• **Goal a**
List each line of the rows that contains the string "JSON", matching case exactly.

Topic: Society

The John Fitzgerald Page Saga: The Insufferable vs. the Unethical
(11/28/2007)

Contrary to the judgement of Gawker (the Scoreboard’s March 2006 Unethical Website of the Month), on-line dater John Fitzgerald Page is not the “The Worst Person in the World” because the e-mail message he sent to a woman who (wisely) rejected him on a dating website revealed him to be stupefyingly pompous, shallow, and silly. Pompous, shallow and silly people can also be kind, generous, responsible, and honest; it’s just that they are no fun to be around while they are being those things. And as long as they stick to simple obnoxiousness rather than actual misconduct, they are definitely more ethical than people who take private correspondence and make it public on the web for revenge, entertainment, or profit.

Page is currently appearing on television news and talk show simultaneously defending himself and re-affirming his status as an epic jerk, so the Scoreboard will waive its usual policy of not publishing what should never have been published in the first place. After she expressed an interest in Page on Match.com, a woman received this response from Page:

“I live in a 31-story high-rise condominium, right in the middle of the Buckhead (Atlanta) nightlife district. Do you ever come to this area of town to shop/go out/visit/explore?
I went to an Ivy League school — the University of Pennsylvania — for my undergraduate degree in economics and my graduate degree in management (Wharton School of Business). Where did you go to school?
What activities do you currently participate in to stay in shape? I work out four times a week at LA Fitness. Do you exercise regularly? I am 6 feet tall, 185 pounds — what about yourself? I am truly sorry if that sounds rude, impolite or even downright crass, but I have been deceived before by inaccurate representations so I prefer someone be upfront and honest on initial contact…
I do mergers & acquisitions (corporate finance) for Limited Brands (Bath & Body Works, Victoria’s Secret, etc). Enjoy any of our stores/divisions?
Do you have any other recent pictures you care to share? I have many others if you care to see them.”

The note was certainly polite and direct. The woman knew all she needed to know: here was a classic Insecure Materialistic Dork, and the best course for her would be, “Run away!” This is what she did, essentially, by sending Page a “thanks, I think I’ll pass” response. That infuriated him, however, proving that he was as insecure as his self-profile hinted, and he devised this withering and idiotic retort [Scoreboard commentary in brackets]:

“I think you forgot how this works. You hit on me, and therefore have to impress ME and pass MY criteria and standards — not vice versa.

Records contained in a dataset:
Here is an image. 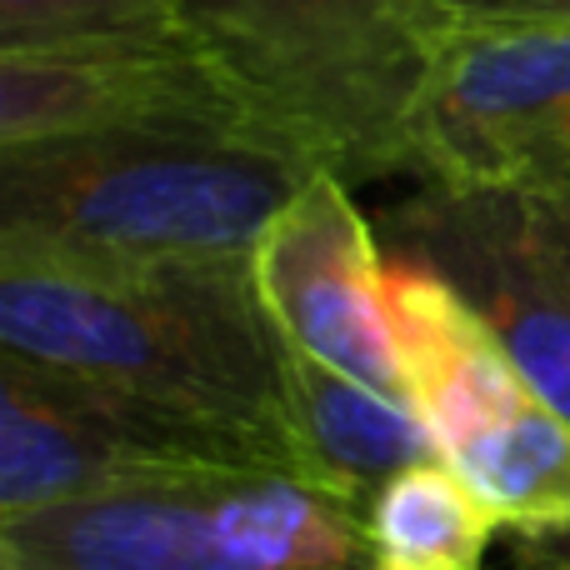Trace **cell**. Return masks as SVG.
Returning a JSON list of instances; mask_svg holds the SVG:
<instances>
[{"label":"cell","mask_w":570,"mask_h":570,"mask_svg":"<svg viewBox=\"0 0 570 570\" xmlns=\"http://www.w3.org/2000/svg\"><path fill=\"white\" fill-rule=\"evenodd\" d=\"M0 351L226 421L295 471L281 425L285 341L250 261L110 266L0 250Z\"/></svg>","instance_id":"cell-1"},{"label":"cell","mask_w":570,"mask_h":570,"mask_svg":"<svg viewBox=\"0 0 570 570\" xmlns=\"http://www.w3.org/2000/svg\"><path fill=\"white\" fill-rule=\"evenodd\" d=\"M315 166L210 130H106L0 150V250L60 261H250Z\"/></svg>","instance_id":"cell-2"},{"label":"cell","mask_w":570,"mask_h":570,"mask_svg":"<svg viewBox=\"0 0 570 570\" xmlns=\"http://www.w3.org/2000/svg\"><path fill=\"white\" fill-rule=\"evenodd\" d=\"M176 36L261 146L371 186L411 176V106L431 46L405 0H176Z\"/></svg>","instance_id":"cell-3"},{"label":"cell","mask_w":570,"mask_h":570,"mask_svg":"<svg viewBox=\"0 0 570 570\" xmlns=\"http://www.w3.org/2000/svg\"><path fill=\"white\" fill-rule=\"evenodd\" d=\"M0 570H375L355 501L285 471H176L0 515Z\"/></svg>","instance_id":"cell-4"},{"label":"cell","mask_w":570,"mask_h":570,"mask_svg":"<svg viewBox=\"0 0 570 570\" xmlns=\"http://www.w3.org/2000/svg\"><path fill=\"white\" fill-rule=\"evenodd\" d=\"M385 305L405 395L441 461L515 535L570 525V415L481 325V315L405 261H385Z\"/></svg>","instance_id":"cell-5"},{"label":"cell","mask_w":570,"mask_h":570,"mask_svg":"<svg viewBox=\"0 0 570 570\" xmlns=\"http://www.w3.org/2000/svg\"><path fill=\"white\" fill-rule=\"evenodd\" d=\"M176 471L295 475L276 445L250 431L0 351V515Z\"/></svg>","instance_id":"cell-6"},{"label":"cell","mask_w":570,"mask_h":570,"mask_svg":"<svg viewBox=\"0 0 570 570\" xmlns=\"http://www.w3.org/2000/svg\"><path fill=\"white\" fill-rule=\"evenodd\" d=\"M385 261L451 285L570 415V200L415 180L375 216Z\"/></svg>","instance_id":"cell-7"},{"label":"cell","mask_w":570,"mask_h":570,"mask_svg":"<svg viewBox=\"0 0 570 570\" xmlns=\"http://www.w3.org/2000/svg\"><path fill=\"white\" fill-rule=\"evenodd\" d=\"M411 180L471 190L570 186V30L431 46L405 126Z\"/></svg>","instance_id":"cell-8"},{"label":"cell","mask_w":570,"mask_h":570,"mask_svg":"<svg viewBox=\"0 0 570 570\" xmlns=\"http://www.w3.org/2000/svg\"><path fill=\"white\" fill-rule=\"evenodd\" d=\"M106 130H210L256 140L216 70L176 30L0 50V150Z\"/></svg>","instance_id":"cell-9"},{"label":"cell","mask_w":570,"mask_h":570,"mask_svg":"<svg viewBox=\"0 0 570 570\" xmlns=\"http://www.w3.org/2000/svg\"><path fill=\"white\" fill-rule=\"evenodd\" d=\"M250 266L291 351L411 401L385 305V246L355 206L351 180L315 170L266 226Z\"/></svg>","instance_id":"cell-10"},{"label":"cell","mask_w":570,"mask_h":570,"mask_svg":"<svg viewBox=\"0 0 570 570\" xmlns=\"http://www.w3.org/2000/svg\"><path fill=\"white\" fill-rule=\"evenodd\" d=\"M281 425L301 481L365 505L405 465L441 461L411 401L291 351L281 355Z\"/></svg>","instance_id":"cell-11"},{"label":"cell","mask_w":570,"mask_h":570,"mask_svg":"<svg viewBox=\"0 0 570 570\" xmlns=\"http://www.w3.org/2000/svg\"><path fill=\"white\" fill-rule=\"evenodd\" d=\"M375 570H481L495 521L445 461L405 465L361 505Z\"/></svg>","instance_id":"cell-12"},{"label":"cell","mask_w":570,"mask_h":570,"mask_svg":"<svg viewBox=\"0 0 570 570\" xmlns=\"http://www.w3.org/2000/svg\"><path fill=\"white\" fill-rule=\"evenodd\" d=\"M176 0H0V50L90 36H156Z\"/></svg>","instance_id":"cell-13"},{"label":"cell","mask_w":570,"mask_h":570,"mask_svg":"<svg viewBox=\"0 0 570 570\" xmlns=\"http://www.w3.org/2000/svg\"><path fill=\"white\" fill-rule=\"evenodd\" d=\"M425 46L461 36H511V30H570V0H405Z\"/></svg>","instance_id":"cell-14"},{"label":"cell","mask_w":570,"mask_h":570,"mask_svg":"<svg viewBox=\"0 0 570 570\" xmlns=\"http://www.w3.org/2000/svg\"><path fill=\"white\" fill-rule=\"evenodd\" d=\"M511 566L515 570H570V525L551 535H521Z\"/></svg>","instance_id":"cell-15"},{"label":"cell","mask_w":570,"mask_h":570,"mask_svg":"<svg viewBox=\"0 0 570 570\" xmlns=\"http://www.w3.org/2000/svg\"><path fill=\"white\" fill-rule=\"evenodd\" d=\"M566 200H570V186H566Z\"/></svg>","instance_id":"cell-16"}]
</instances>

==

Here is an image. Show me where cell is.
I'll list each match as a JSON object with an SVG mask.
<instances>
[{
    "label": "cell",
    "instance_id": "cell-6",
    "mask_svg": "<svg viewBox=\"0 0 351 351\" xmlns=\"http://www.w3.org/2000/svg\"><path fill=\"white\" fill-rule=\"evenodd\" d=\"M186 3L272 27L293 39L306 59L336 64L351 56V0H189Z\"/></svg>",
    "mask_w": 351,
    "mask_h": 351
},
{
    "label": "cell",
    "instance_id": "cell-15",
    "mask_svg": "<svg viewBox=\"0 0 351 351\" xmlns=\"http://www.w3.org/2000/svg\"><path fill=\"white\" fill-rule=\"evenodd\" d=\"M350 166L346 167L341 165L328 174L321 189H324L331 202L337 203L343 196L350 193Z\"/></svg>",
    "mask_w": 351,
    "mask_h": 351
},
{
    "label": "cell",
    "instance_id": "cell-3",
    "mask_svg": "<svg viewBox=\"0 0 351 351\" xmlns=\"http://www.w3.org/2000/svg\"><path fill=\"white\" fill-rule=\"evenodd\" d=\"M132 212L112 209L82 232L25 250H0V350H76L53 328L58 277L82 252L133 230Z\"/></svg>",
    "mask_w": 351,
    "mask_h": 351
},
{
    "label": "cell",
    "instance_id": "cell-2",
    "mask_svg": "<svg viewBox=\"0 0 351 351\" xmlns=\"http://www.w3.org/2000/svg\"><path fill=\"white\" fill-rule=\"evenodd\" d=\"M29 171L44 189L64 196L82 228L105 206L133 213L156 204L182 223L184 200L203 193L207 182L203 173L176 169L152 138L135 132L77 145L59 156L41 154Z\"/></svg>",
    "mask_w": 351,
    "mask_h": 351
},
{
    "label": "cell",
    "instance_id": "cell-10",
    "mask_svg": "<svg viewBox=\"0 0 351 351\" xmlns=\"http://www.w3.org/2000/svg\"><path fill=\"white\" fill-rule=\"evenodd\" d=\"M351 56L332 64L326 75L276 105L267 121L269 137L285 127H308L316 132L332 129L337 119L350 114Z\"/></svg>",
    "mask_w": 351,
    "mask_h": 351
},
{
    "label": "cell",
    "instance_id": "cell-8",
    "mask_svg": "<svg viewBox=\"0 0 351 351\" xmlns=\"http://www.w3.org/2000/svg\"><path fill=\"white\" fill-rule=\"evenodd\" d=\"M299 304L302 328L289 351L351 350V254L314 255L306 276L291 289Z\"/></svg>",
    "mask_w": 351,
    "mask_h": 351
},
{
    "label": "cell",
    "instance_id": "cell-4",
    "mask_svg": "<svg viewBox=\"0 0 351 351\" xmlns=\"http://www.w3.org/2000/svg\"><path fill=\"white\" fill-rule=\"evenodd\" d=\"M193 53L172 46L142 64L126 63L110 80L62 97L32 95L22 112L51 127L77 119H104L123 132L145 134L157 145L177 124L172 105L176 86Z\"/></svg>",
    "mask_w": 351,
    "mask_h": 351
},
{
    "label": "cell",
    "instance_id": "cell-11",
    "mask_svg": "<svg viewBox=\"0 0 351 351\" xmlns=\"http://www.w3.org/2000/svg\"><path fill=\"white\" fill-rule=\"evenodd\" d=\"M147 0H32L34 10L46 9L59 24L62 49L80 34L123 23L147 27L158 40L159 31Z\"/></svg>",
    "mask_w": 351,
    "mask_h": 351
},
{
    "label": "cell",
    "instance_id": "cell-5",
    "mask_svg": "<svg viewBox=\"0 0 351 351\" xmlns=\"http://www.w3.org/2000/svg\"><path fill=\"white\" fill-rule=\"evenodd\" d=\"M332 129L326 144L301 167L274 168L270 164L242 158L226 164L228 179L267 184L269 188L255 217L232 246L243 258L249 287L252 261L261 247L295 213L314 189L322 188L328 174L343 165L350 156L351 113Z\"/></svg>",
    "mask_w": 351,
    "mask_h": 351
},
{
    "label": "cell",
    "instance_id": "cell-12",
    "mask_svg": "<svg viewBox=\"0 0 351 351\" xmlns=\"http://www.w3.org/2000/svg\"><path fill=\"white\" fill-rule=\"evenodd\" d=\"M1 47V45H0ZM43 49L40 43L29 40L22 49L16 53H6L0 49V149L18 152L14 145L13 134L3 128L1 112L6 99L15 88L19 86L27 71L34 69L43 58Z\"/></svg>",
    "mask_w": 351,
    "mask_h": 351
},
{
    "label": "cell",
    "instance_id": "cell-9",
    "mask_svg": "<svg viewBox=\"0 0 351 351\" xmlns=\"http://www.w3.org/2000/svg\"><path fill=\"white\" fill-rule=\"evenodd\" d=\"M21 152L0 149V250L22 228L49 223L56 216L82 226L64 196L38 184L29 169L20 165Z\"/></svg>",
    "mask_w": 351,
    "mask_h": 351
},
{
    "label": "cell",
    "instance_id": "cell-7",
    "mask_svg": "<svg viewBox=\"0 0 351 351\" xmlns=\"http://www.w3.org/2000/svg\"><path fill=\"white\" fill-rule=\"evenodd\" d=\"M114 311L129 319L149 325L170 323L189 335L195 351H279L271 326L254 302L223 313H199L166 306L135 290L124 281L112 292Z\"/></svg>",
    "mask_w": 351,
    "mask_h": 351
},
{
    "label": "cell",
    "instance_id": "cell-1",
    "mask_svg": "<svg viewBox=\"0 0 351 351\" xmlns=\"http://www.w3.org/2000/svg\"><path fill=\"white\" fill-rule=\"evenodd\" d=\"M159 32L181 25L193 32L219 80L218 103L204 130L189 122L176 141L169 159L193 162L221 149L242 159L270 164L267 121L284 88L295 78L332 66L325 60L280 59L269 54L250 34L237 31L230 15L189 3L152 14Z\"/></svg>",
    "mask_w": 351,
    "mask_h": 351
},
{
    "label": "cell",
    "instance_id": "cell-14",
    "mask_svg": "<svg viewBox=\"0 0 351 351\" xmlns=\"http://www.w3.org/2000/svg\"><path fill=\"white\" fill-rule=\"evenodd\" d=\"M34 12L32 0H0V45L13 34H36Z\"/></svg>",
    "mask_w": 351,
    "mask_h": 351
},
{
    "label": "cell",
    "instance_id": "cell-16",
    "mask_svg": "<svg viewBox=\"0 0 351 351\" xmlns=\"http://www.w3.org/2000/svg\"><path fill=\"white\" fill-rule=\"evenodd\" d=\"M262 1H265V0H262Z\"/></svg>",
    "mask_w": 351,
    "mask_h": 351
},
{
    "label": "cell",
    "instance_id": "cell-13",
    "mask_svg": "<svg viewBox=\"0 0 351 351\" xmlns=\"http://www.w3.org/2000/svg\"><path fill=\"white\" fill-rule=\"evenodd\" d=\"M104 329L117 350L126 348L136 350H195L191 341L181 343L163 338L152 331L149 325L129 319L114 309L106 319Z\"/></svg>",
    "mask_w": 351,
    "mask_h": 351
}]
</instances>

• **Goal b**
Check each statement against the piece on John Fitzgerald Page, answering yes or no and quoting the words that settle it. (i) Page says he works out four times a week at LA Fitness. (ii) Page says he earned his degrees at Harvard. (iii) Gawker was the Scoreboard's Unethical Website of the Month for March 2006.

• **Exercise result a**
Returning a JSON list of instances; mask_svg holds the SVG:
I'll list each match as a JSON object with an SVG mask.

• **Exercise result b**
(i) Yes: "I work out four times a week at LA Fitness."
(ii) No: "I went to an Ivy League school — the University of Pennsylvania — for my undergraduate degree in economics and my graduate degree in management (Wharton School of Business)."
(iii) Yes: "Gawker (the Scoreboard’s March 2006 Unethical Website of the Month)"